Für Käufer von Schrottimmobilien bestehen deswegen auch Chancen, einen potenten Haftungsbeteiligten zu gewinnen. „Die Notarhaftung ist ein "zartes Pflänzchen", das der Bundesgerichtshof eigentlich völlig unerwartet hervorgezaubert hat“, erklärt Anwalt Ralph Schäfer. „Denn Verkäufer und Vermittler von überteuerten Immobilien sind zwar juristisch leichter greifbar, dafür wirtschaftlich kaum, da sie in kurzer Zeit vom Markt wieder verschwunden sind“, weiß der Jurist auch seiner Praxis. Schäfer ist der Meinung, dass Rechtsprechung und Politik über Banken weitestgehend die Hand hält.

Die Entscheidung des Bundesgerichtshofs und die Diskussion in Berlin zum Thema "Mitternachtsnotare" und deren Zusammenwirken mit Verkäufern zum Nachteil von geschädigten Schrottimmobilienverkäufern soll nach Schäfers Einschätzung von der Bankenhaftung ablenken und auf die Notare und deren Haftpflichtversicherung das Augenmerk legen. „Tatsächlich ergeben sich hieraus aber weitere erkennbare Chancen für Erwerber, rechtliche Ansprüche durchzusetzen“, erklärt der Jurist.

Schäfer ist in Sachen Schrottimmobilien nach eigenen Angaben aktuell gegenüber der Bank tätig, um möglichst außergerichtlich zu einer Lösung mit Verzichten oder Teilverzichten unter gleichzeitiger Verwertung der Immobilie zu gelangen.

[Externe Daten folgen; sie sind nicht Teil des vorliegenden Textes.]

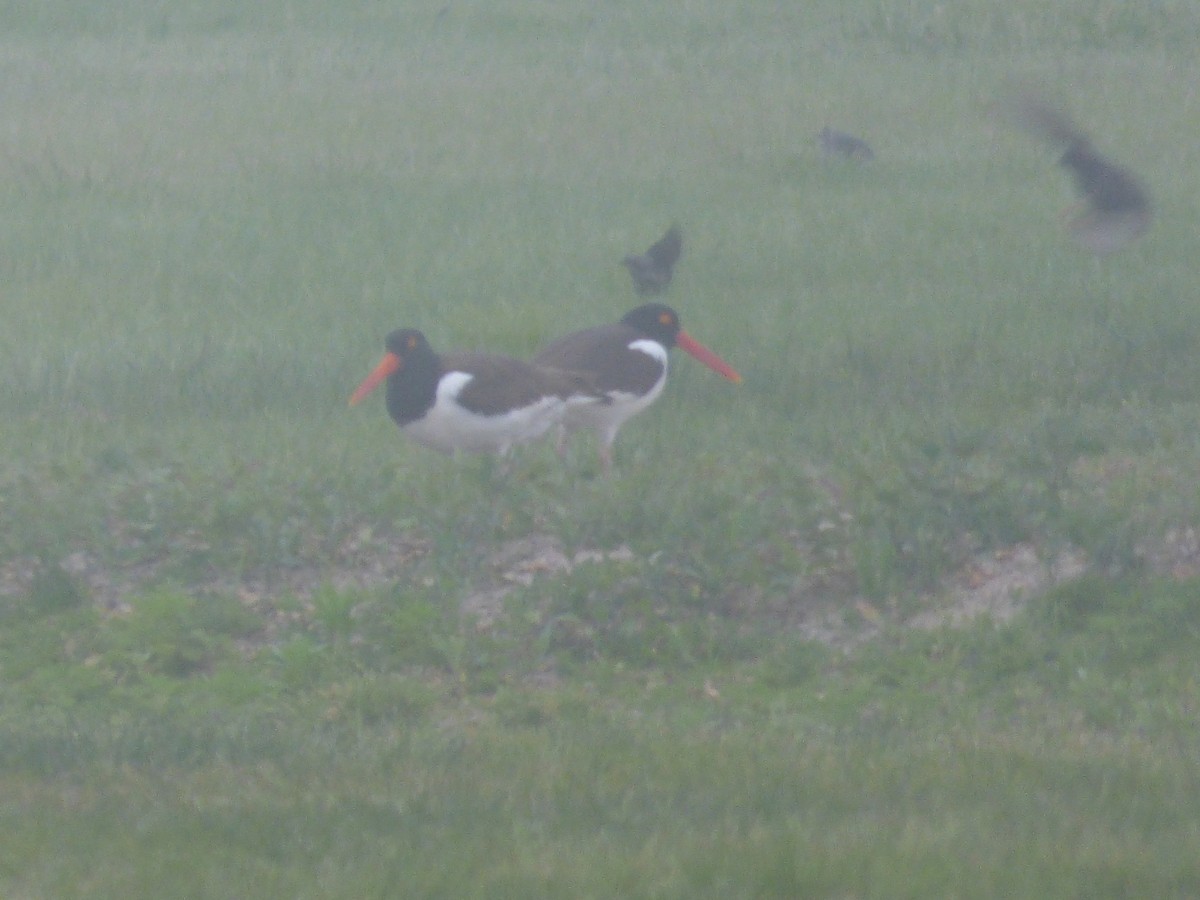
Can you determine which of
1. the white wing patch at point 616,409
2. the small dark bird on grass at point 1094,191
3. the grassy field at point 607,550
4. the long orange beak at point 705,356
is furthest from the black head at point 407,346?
the small dark bird on grass at point 1094,191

Nur soweit eine Rechtschutzversicherung besteht, kann im Falle der Nichteinigung eine Klage in Frage kommen. „Die Anleger sind schon so geschädigt, dass sie Kosten einer gerichtlichen Auseinandersetzung mit der Bank nicht schultern können“, so Schäfer. Er prüft jetzt sukzessive ein mögliches Vorgehen gegen Notare und sieht in rund 20 bis 30 Prozent der Fälle durchaus gute Chancen für seine Mandanten.

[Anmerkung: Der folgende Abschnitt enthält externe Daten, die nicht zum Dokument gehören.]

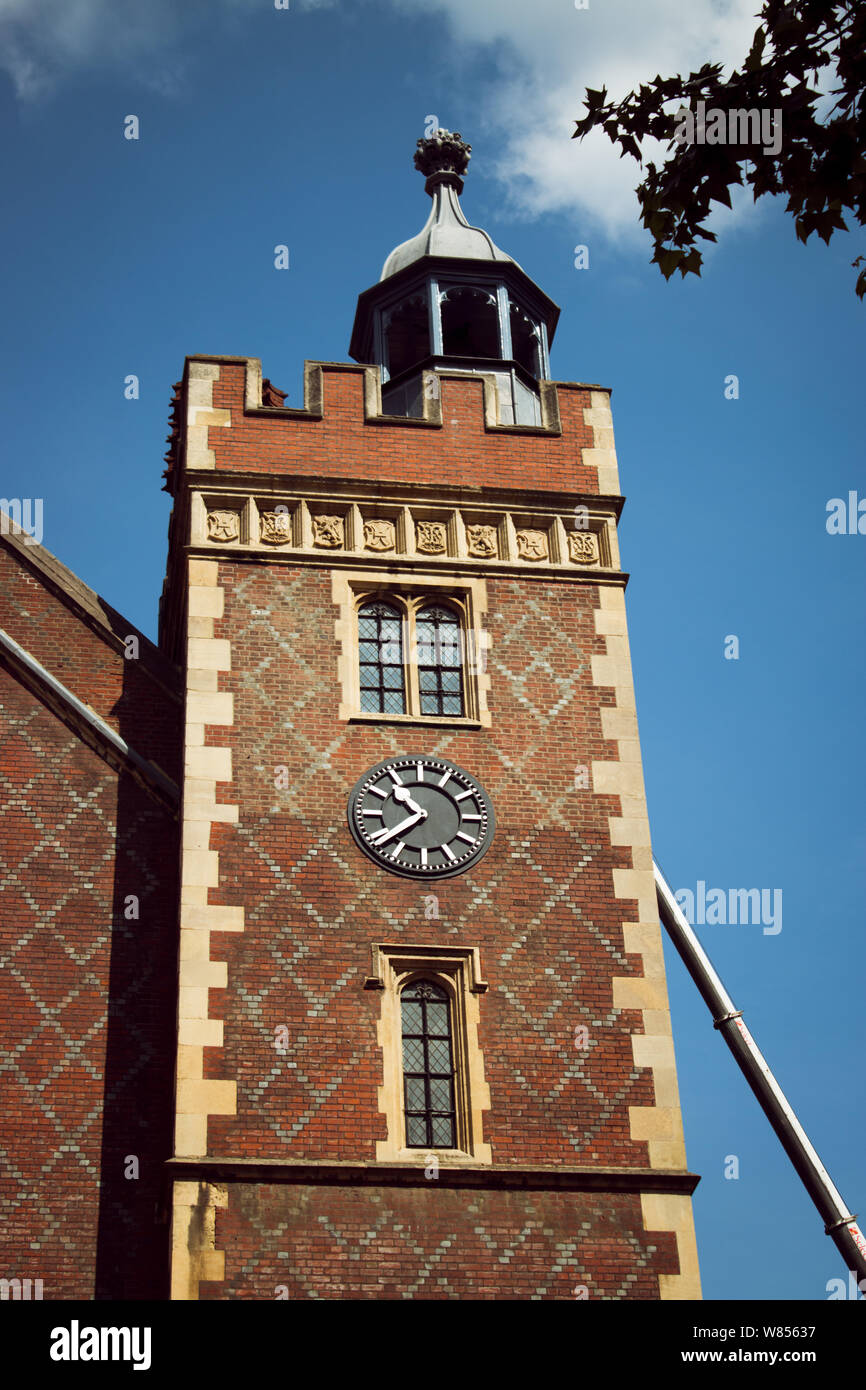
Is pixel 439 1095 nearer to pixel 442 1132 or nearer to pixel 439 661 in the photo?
pixel 442 1132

Dennoch ist die Prozedur mühsam: „Bislang haben wir in mehreren Fällen den jeweiligen Notar nach dem Urteil des Bundesgerichtshofs angeschrieben, der hat stets auf seine Haftpflichtversicherung verwiesen, die sich melden wird“, erklärt Schäfer. Er erwartet nicht, „dass auch nur ein Notar oder dessen Haftpflichtversicherung freiwillig zahlt“.